Earlier in February, the health ministry announced that the strain, called B.1.1.7, was “fast-spreading” in Iraq, including among children.

“[T]he new variant of coronavirus is more dangerous for children and young people. In the past two days, we have recorded deaths among infants under a year old with extensive lung damage,” ministry official Haitham Al-Obeidi said.

While there is a consensus among experts that the U.K. coronavirus strain is more infectious, its actual risks for children remain under investigation.

B.1.1.7 was identified in the U.K. in October 2020. In January, experts there said it might be associated with a higher risk of death than the original virus strain, which first emerged in China. That assessment was based on clinical data presented by four leading British medical institutions: Public Health England, Imperial College London, the London School of Hygiene and Tropical Medicine and the University of Exeter.

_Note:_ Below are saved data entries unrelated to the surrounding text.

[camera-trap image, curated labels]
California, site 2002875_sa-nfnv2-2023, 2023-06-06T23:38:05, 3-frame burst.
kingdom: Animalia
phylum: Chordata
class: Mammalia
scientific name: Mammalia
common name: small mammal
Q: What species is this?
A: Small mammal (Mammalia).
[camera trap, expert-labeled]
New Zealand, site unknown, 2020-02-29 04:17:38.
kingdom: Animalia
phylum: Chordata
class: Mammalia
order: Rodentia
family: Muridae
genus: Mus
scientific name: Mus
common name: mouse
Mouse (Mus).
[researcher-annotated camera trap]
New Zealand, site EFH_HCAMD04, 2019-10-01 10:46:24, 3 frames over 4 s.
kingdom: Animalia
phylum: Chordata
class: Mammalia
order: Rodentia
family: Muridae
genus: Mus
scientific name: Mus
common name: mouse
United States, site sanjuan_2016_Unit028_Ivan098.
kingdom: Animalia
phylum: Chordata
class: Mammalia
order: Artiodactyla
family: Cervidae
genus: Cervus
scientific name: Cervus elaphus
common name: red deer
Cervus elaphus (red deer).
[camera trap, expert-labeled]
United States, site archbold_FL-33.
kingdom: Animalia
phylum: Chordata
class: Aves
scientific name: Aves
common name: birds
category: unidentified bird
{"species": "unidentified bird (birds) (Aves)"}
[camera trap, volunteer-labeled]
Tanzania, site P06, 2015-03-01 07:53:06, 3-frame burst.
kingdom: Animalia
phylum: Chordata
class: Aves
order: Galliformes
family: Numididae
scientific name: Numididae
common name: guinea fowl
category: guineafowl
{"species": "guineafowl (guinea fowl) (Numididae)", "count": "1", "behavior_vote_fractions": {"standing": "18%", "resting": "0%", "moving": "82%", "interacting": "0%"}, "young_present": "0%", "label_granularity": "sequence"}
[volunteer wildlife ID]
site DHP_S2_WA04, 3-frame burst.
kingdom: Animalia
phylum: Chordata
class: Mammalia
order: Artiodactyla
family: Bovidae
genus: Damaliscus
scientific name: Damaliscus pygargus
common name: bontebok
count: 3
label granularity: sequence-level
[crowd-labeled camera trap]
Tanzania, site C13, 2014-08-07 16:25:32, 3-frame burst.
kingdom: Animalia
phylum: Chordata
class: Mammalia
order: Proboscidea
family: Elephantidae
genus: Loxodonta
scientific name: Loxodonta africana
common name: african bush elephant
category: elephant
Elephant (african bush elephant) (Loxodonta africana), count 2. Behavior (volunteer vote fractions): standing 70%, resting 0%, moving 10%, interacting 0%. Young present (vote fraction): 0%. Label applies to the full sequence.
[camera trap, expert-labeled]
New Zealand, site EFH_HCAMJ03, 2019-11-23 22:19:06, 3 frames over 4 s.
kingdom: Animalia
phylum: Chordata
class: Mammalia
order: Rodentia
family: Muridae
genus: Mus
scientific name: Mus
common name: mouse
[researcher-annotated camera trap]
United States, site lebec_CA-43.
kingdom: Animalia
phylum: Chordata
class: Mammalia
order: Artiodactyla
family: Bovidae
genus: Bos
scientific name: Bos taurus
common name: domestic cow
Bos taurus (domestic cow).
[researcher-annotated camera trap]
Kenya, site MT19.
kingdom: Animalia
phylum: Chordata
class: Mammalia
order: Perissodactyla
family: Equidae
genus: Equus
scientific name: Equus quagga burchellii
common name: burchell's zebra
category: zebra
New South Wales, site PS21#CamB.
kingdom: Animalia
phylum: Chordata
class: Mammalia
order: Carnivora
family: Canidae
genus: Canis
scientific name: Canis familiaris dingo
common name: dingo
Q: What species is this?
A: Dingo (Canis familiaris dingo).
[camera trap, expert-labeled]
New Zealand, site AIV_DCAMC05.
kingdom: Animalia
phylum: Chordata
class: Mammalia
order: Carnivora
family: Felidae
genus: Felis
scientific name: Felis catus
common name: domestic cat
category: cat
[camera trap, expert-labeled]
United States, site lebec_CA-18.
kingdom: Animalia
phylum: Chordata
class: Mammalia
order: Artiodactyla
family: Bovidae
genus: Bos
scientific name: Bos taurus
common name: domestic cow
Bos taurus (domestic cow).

Nervtag, the U.K.’s New and Emerging Respiratory Virus Threats Advisory Group, also reviewed the data and concluded that, compared to other variants, B.1.1.7 “appears to have substantially increased transmissibility” and “there is a realistic possibility that infection with VOC B.1.1.7 is associated with an increased risk of death.

The U.S. Centers for Disease Control and Prevention, along with the World Health Organization, also said the B.1.1.7 variant spreads more easily and could lead to “potentially more deaths.”

British scientists, including those with Nervtag, hinted as early as mid-December that the U.K. variant “has a higher propensity to infect children” and that “children are equally susceptible” as adults.

Besides Iraq, health officials in Israel also reported “concerning levels” of infection with the U.K. strain among children and young people, blaming it for “a record, unprecedented” number of people on ventilators.

“40% of illness is in children, a higher percentage than their part in the population,” Israeli Health Ministry official Sharon Alroy-Preis said in January.

“The strain causes serious symptoms at a 30 percent higher rate,” she said, adding that while getting vaccinated “works against the British mutation … the virus infection rate is much faster than the vaccine rate.”

Still, scientists warn that there is not enough data to show that children are more susceptible to the newly identified coronavirus strains.

“There is no convincing evidence that any of the variants have special propensity to infect or cause disease in children. We need to be vigilant in monitoring such shifts, but we can only speculate at this point,” said Stuart Campbell Ray, vice chair of Medicine for Data Integrity and Analytics at the Johns Hopkins Medicine.

A medical team member takes a swab sample from a child who suffers from cancer to test for the coronavirus disease (COVID-19), at the Children's Hospital for Cancer Diseases in Basra, Iraq July 12, 2020.
A medical team member takes a swab sample from a child who suffers from cancer to test for the coronavirus disease (COVID-19), at the Children's Hospital for Cancer Diseases in Basra, Iraq July 12, 2020.

Iraq is reportedly among the Middle East countries hardest hit by the pandemic, with 672,000 infections and 13,311 deaths as of February 23.

To curb the latest spike in infections, Iraq has reimposed a partial lockdown until March 8, instituted a nationwide mask mandate and adopted a workday curfew and total Friday-to-Sunday lockdown.